One couple's tale of refi rejection
If you missed David Lazarus' column on Sunday, it shows how the pendulum has swung from easy refinancing to darn-near-impossible refinancing, using the example of Glendora residents Angie Trujillo and Carl Heinzen, who applied for a refi several weeks before Trujillo was laid off from Bank of America in March and spent months satisfying the paperwork requirements:
But in August, they learned it had been rejected. The reason, according to the letter they received from the bank: "Income insufficient to support expenses."
Apparently BofA decided not to take into consideration the $58,000 severance package Trujillo received from BofA along with her pink slip.

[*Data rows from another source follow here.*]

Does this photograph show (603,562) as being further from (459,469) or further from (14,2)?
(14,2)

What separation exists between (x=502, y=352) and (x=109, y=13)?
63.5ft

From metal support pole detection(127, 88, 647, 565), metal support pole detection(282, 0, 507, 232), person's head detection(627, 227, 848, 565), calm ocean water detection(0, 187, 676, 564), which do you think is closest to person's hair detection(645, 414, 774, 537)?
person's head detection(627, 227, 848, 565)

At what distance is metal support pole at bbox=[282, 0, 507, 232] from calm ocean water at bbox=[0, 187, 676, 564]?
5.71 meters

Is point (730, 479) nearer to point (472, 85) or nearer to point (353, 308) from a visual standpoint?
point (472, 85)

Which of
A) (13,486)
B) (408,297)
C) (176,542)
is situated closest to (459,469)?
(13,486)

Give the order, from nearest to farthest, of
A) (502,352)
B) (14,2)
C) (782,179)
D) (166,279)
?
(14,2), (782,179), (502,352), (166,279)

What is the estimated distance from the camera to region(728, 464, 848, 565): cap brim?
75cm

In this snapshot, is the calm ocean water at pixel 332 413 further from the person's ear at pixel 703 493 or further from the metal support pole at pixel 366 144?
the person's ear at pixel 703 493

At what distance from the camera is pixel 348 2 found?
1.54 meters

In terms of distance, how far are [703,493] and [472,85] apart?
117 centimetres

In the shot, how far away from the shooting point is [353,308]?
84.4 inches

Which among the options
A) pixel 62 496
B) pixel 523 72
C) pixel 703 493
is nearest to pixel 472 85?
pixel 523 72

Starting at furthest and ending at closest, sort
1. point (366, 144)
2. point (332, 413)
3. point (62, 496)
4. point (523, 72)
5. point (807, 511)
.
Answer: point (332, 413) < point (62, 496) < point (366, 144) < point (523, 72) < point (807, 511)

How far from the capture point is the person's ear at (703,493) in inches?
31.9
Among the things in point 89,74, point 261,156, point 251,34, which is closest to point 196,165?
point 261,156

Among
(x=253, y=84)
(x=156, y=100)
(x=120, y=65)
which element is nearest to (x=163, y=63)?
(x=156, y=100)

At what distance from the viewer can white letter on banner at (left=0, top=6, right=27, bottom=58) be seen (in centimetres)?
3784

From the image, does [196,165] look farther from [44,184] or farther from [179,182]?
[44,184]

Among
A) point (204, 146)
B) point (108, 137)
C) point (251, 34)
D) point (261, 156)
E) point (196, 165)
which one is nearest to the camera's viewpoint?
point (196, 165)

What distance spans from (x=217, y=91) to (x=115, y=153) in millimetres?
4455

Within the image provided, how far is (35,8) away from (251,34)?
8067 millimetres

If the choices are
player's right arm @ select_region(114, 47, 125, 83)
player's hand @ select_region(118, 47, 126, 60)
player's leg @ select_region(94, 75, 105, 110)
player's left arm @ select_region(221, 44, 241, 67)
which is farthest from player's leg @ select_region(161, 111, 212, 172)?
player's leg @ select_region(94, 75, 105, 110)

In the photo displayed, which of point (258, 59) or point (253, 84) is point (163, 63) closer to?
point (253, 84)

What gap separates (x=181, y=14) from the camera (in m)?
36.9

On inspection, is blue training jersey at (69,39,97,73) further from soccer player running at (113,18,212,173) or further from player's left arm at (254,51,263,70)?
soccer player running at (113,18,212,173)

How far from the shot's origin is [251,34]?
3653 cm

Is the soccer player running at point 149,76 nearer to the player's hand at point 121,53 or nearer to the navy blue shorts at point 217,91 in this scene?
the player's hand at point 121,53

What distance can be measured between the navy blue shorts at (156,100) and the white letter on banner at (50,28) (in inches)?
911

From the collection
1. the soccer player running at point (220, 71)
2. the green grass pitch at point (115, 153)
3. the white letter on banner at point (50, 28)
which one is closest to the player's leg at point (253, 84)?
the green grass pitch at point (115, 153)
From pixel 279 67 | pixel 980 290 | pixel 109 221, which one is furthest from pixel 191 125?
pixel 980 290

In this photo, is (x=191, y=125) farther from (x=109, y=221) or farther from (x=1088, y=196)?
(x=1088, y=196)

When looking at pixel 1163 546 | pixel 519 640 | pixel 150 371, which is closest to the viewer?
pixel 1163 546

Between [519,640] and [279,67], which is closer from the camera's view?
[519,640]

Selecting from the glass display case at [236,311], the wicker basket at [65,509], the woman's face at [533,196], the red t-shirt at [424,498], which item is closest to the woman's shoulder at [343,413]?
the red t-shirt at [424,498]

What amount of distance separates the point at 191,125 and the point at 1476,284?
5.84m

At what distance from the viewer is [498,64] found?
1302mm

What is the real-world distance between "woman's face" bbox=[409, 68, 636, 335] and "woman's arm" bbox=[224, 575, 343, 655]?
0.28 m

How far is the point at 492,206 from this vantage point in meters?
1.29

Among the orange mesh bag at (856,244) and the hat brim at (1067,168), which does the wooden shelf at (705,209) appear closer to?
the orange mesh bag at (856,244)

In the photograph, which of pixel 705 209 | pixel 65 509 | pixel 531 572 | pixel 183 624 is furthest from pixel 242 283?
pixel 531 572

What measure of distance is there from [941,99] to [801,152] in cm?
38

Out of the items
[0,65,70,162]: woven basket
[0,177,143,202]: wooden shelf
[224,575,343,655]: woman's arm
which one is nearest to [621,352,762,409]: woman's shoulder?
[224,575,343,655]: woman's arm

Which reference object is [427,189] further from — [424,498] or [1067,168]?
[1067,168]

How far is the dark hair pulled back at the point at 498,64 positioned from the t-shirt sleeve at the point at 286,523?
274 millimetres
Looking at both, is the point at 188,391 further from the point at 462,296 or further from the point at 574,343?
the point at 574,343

Or her $377,000 BofA pension.
Or her $156,000 in savings at BofA.
Or the $10,000 she and her husband deposit at BofA monthly for rental properties they own and manage.
Not to mention the $450,000 value of their house, as appraised by BofA for their current BofA loan of $280,000.
Oh, and let's not overlook that Heinzen's FICO credit score was 809 at the time of their refi application and Trujillo's was 764, placing them among the least-risky loan seekers in the country.
I understand banks not wanting to loan to the unemployed -- nearly 10% of the population according to the latest U.S. figures. And just because someone has a pension and hefty personal savings doesn't mean they won't decide to strategically walk away if values decline further. But it still surprised me that even with their rental income, they were considered too risky for the refinance.